Directions for this task |
Reproduce every entry exactly.

Crawled caption data |
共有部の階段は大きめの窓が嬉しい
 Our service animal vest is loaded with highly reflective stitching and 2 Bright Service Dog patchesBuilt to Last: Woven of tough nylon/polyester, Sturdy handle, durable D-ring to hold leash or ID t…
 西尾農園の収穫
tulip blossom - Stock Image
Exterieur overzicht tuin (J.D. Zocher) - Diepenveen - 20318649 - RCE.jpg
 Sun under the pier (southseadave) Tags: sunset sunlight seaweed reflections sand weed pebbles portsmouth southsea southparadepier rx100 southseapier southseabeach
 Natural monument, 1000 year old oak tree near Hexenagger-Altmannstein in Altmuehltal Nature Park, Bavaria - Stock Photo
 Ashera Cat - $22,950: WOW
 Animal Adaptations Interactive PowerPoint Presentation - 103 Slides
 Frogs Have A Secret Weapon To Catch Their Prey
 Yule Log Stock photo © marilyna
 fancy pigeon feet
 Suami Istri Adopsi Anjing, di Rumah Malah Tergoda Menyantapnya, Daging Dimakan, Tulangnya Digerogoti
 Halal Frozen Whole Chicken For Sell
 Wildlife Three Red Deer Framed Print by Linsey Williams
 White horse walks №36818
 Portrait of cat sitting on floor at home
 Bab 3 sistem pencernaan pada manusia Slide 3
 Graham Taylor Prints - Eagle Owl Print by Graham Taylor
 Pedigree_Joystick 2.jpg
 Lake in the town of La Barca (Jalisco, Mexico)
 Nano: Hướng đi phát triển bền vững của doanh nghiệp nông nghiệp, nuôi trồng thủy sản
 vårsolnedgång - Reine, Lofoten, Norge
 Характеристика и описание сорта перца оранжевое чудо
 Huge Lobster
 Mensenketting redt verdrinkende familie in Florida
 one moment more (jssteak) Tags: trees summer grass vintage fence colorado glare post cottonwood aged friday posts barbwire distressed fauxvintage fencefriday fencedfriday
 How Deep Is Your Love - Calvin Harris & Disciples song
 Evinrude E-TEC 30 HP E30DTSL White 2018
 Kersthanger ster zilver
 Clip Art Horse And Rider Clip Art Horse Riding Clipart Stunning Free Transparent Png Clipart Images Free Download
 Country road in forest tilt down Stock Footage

Your solution |
共有部の階段は大きめの窓が嬉しい
 Our service animal vest is loaded with highly reflective stitching and 2 Bright Service Dog patchesBuilt to Last: Woven of tough nylon/polyester, Sturdy handle, durable D-ring to hold leash or ID t…
 西尾農園の収穫
tulip blossom - Stock Image
Exterieur overzicht tuin (J.D. Zocher) - Diepenveen - 20318649 - RCE.jpg
 Sun under the pier (southseadave) Tags: sunset sunlight seaweed reflections sand weed pebbles portsmouth southsea southparadepier rx100 southseapier southseabeach
 Natural monument, 1000 year old oak tree near Hexenagger-Altmannstein in Altmuehltal Nature Park, Bavaria - Stock Photo
 Ashera Cat - $22,950: WOW
 Animal Adaptations Interactive PowerPoint Presentation - 103 Slides
 Frogs Have A Secret Weapon To Catch Their Prey
 Yule Log Stock photo © marilyna
 fancy pigeon feet
 Suami Istri Adopsi Anjing, di Rumah Malah Tergoda Menyantapnya, Daging Dimakan, Tulangnya Digerogoti
 Halal Frozen Whole Chicken For Sell
 Wildlife Three Red Deer Framed Print by Linsey Williams
 White horse walks №36818
 Portrait of cat sitting on floor at home
 Bab 3 sistem pencernaan pada manusia Slide 3
 Graham Taylor Prints - Eagle Owl Print by Graham Taylor
 Pedigree_Joystick 2.jpg
 Lake in the town of La Barca (Jalisco, Mexico)
 Nano: Hướng đi phát triển bền vững của doanh nghiệp nông nghiệp, nuôi trồng thủy sản
 vårsolnedgång - Reine, Lofoten, Norge
 Характеристика и описание сорта перца оранжевое чудо
 Huge Lobster
 Mensenketting redt verdrinkende familie in Florida
 one moment more (jssteak) Tags: trees summer grass vintage fence colorado glare post cottonwood aged friday posts barbwire distressed fauxvintage fencefriday fencedfriday
 How Deep Is Your Love - Calvin Harris & Disciples song
 Evinrude E-TEC 30 HP E30DTSL White 2018
 Kersthanger ster zilver
 Clip Art Horse And Rider Clip Art Horse Riding Clipart Stunning Free Transparent Png Clipart Images Free Download
 Country road in forest tilt down Stock Footage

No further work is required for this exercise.